[Opening The records section]

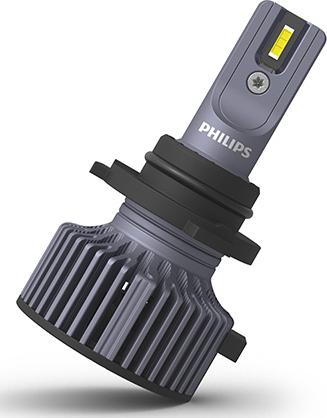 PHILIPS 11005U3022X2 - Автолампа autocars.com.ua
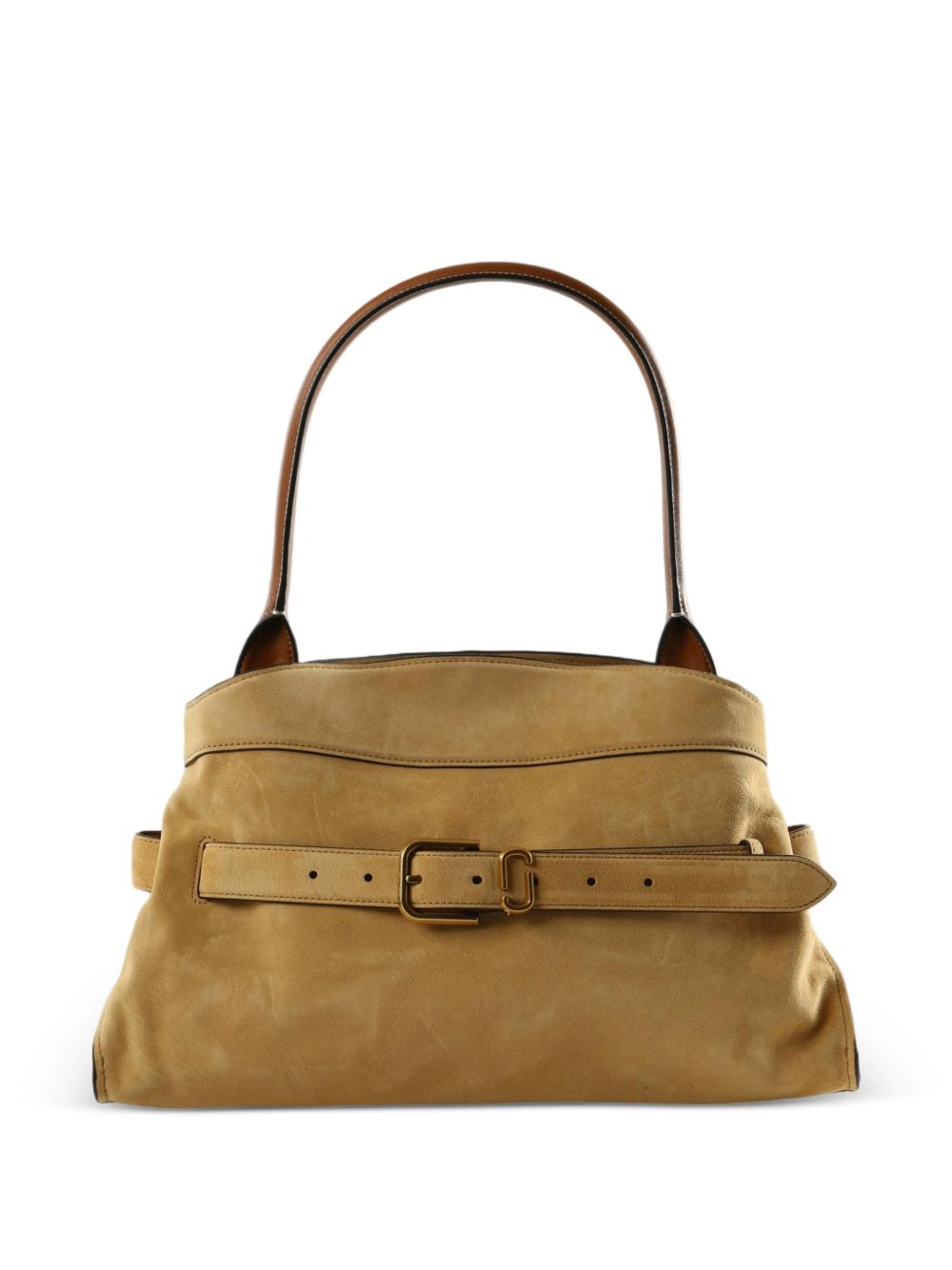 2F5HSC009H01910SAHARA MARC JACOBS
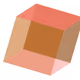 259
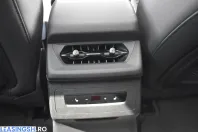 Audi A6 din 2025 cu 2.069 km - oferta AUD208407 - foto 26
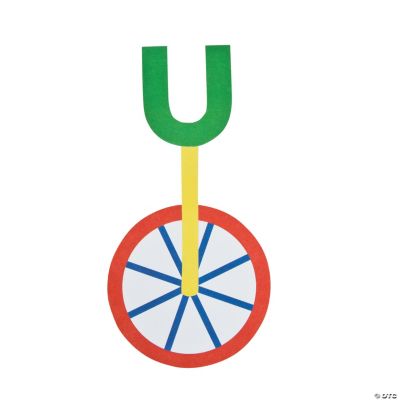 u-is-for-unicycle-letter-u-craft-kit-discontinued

[Closing The records section]

== Assigned task ==
Return the lines above exactly as they appear, omitting the pictures from your answer.

== Expected answer ==
 PHILIPS 11005U3022X2 - Автолампа autocars.com.ua
 2F5HSC009H01910SAHARA MARC JACOBS
 259
 Audi A6 din 2025 cu 2.069 km - oferta AUD208407 - foto 26
 u-is-for-unicycle-letter-u-craft-kit-discontinued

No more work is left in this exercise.